Chris Dzombak

Small commands, big consequences

Rachel Kroll, via Michael Tasi:

$ date -d @1700000000
Tue Nov 14 14:13:20 PST 2023

The problem is, there’s another command very much like it that will even spit out the same output, only it has a nice little side-effect: it also sets the clock. That command is date -s.

If you’re on a QWERTY layout or are generally familiar with it, you might notice that [S] and [D] are right next to each other and are an easy typo to make with your left hand.

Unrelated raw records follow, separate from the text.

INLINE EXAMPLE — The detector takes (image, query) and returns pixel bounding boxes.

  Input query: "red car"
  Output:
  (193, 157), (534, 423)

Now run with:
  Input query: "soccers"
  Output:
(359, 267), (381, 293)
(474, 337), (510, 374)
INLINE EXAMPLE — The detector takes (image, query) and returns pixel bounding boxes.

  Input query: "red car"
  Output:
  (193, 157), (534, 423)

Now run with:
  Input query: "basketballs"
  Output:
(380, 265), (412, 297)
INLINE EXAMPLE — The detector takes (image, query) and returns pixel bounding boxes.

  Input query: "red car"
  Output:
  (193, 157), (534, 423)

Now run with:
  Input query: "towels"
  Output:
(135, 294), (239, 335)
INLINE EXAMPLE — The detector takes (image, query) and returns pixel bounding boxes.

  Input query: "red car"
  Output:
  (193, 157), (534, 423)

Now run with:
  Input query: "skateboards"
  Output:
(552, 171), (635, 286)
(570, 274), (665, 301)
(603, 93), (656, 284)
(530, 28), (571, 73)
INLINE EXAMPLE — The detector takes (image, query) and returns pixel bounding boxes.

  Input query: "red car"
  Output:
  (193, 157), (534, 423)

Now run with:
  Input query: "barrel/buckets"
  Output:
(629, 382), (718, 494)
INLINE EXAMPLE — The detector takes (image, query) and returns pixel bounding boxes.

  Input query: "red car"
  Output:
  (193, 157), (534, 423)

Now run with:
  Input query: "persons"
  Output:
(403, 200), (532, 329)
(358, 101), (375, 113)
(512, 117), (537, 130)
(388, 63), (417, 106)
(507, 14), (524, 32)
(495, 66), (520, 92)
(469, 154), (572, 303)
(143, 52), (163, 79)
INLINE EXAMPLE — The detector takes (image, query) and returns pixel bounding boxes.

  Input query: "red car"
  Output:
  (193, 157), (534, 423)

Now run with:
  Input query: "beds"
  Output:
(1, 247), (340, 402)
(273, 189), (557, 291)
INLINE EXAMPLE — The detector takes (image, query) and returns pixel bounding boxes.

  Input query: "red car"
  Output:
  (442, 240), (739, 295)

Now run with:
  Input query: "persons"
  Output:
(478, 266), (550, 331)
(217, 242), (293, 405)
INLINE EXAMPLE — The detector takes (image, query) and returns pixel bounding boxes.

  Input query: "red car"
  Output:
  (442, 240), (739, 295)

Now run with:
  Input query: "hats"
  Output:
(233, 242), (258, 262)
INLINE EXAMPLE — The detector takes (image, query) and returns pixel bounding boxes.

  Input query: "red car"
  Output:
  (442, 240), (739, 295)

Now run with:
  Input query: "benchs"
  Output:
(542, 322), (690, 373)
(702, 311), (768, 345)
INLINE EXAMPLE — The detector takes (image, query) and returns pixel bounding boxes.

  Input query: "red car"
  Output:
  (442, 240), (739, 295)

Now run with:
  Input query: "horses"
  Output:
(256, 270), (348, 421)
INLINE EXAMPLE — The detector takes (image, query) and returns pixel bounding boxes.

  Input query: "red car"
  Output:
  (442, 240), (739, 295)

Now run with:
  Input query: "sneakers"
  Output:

That’s one way to screw up.

Another problem is that you might not have known that -s has that effect[…]

My favorite Linux CLI gotcha, which I’ve noted before on Twitter: crontab -e opens an editor to edit your crontab.

crontab -r removes your crontab, without asking for confirmation.

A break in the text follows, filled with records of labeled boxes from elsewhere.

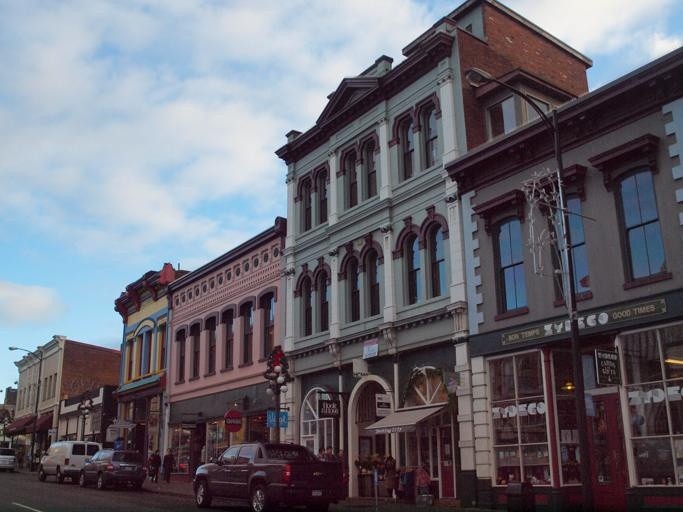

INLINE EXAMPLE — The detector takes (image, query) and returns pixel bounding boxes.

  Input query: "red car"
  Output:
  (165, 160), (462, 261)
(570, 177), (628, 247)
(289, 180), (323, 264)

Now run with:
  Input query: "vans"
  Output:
(37, 441), (103, 484)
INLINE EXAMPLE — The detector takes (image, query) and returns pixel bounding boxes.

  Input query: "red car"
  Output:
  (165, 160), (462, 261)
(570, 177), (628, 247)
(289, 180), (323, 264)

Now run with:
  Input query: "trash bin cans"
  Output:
(360, 473), (375, 497)
(507, 480), (535, 512)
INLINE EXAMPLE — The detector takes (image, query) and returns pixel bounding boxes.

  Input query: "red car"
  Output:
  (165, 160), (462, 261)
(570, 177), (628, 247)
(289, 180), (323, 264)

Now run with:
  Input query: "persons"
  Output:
(317, 446), (350, 505)
(16, 447), (24, 469)
(148, 448), (161, 483)
(163, 447), (176, 483)
(382, 453), (396, 498)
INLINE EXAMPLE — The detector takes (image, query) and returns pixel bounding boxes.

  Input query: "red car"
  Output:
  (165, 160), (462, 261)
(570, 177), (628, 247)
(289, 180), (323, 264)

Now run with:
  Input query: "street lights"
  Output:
(464, 66), (597, 512)
(263, 344), (295, 444)
(9, 347), (43, 472)
(77, 391), (94, 440)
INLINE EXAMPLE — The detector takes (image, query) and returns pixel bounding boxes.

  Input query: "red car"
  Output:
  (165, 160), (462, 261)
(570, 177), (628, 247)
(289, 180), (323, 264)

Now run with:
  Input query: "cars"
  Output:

On a QWERTY keyboard, E and R are right next to each other.

This has bitten me enough times that I make sure, when setting up a new system, that /var/spool/cron is included in the system’s regular, offsite backups.

(Reviewing the documentation, I just learned that the -i option “modifies the -r option to prompt the user for a ‘y/Y’ response before actually removing the crontab.” I’ll go ahead and alias crontab='crontab -i' in my standard Linux server bash setup, but how on earth does this not ask by default?)